Sentiment calculation takes too long.
Closed this issue · 1 comments
uclatommy commented
The bottleneck is usage of DataFrames.from_records
. Here's a line profile run:
Line # Hits Time Per Hit % Time Line Contents
==============================================================
5 def test():
6 1 8 8.0 0.0 binsize=timedelta(seconds=60)
7 1 679937 679937.0 1.3 start = tesla_feels._feels.start
8 1 36364 36364.0 0.1 end = tesla_feels._feels.end
9 1 7 7.0 0.0 second = timedelta(seconds=1)
10 1 258377 258377.0 0.5 df = tesla_feels._feels.tweet_dates
11 1 16114 16114.0 0.0 df = df.groupby(pd.TimeGrouper(freq=f'{int(binsize/second)}S')).size()
12 1 3457 3457.0 0.0 df = df[df != 0]
13 1 116 116.0 0.0 conn = sqlite3.connect(tesla_feels._feels._db, detect_types=sqlite3.PARSE_DECLTYPES)
14 1 4 4.0 0.0 c = conn.cursor()
15 1 1 1.0 0.0 c.execute(
16 1 1 1.0 0.0 "SELECT * FROM tweets WHERE created_at >= ? AND created_at <= ?",
17 1 228 228.0 0.0 (start, end)
18 )
19 1 121 121.0 0.0 print(f'fetchbin from {start} to {end}')

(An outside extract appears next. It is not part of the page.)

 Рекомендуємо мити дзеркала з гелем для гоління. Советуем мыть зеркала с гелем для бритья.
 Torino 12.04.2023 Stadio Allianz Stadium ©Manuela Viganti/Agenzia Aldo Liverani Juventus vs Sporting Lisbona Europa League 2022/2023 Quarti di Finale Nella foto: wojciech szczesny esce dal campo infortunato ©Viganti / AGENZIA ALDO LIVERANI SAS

20 13085 20477 1.6 0.0 for i in range(len(df)):
21 13084 3537510 270.4 6.8 d = c.fetchmany(df.iloc[i])
22 13084 30744 2.3 0.1 cols = tesla_feels._feels.fields
23 13084 47730430 3648.0 91.2 yld = pd.DataFrame.from_records(data=d, columns=cols)

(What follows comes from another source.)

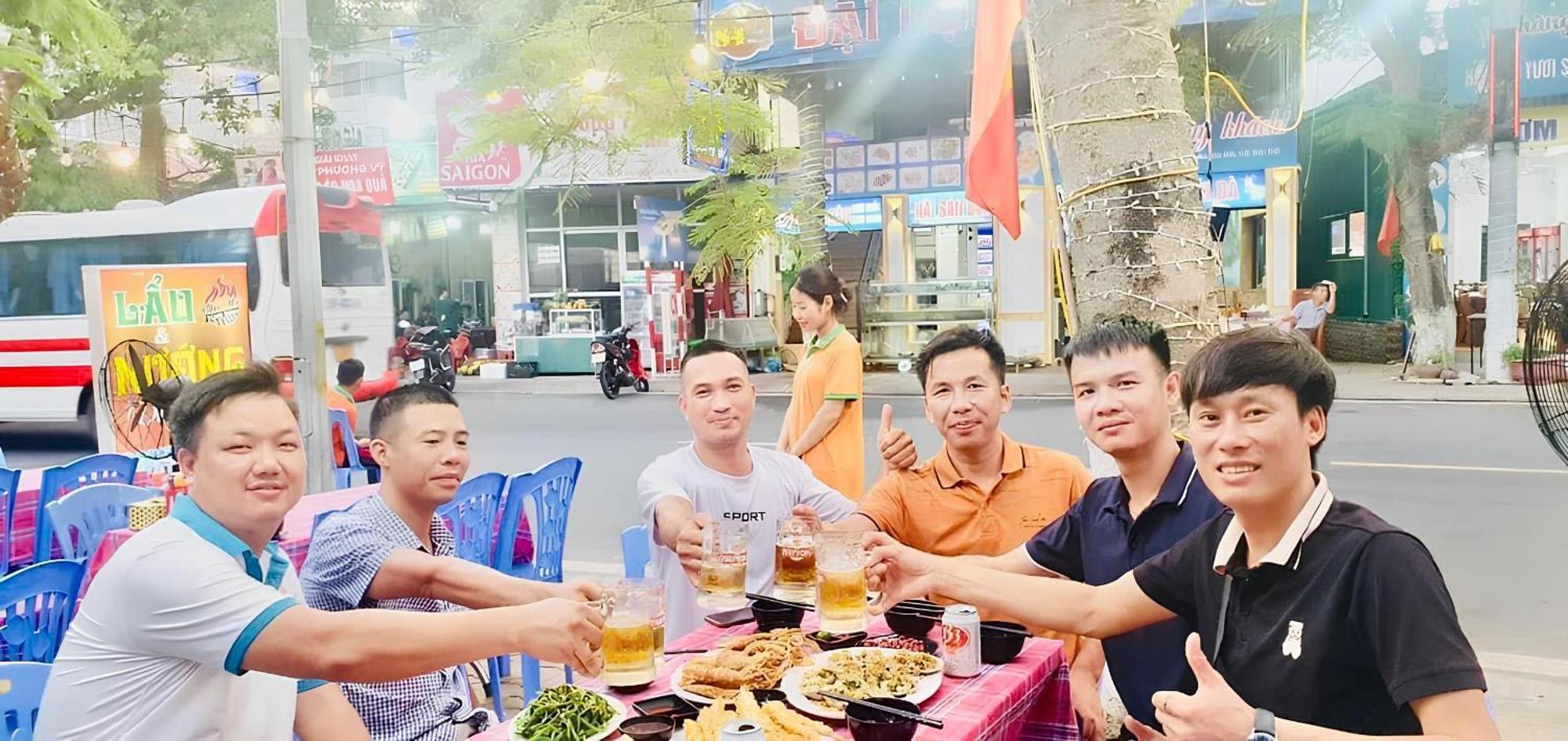 Tung Quang Hotel Dong Khe Sau 外观 照片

24 13084 23556 1.8 0.0 yield yld
25 1 3 3.0 0.0 c.close()
uclatommy commented
Note: difference between using a generator on a single sql query vs using one query per bin is a factor of at least 10x.
Here is a profile for using the generator:
Timer unit: 1e-06 s
Total time: 79.4734 s
File: <ipython-input-3-2c6bc1357af2>
Function: sentiment at line 27
Line # Hits Time Per Hit % Time Line Contents
==============================================================
27 def sentiment():
28 1 146423 146423.0 0.2 end = tesla_feels._feels.end
29 1 7 7.0 0.0 sentiments = tesla_feels.sentiments(delta_time=tesla_feels._bin_size)
30 13085 79301469 6060.5 99.8 for s in sentiments:
31 13084 25507 1.9 0.0 tesla_feels._sentiment = s
32 1 2 2.0 0.0 tesla_feels._latest_calc = end
Here it is using tweets_between
iteratively:
Timer unit: 1e-06 s
Total time: 1009.1 s
File: <ipython-input-3-7b4a334764ce>
Function: sentiment2 at line 34
Line # Hits Time Per Hit % Time Line Contents
==============================================================
34 def sentiment2():
35 1 102277 102277.0 0.0 end = tesla_feels._feels.end
36 1 40708 40708.0 0.0 start = tesla_feels._feels.start
37 1 2 2.0 0.0 cur = start
38 15909 22207 1.4 0.0 while cur<end:
39 15908 971749792 61085.6 96.3 tweets = tesla_feels._feels.tweets_between(cur, cur+tesla_feels._bin_size)
40 15908 37122133 2333.6 3.7 tesla_feels._sentiment = tesla_feels.model_sentiment(tweets, tesla_feels._sentiment)
41 15908 65102 4.1 0.0 cur = cur + tesla_feels._bin_size
42 1 1 1.0 0.0 tesla_feels._latest_calc = end
Generator seems pretty optimized in comparison.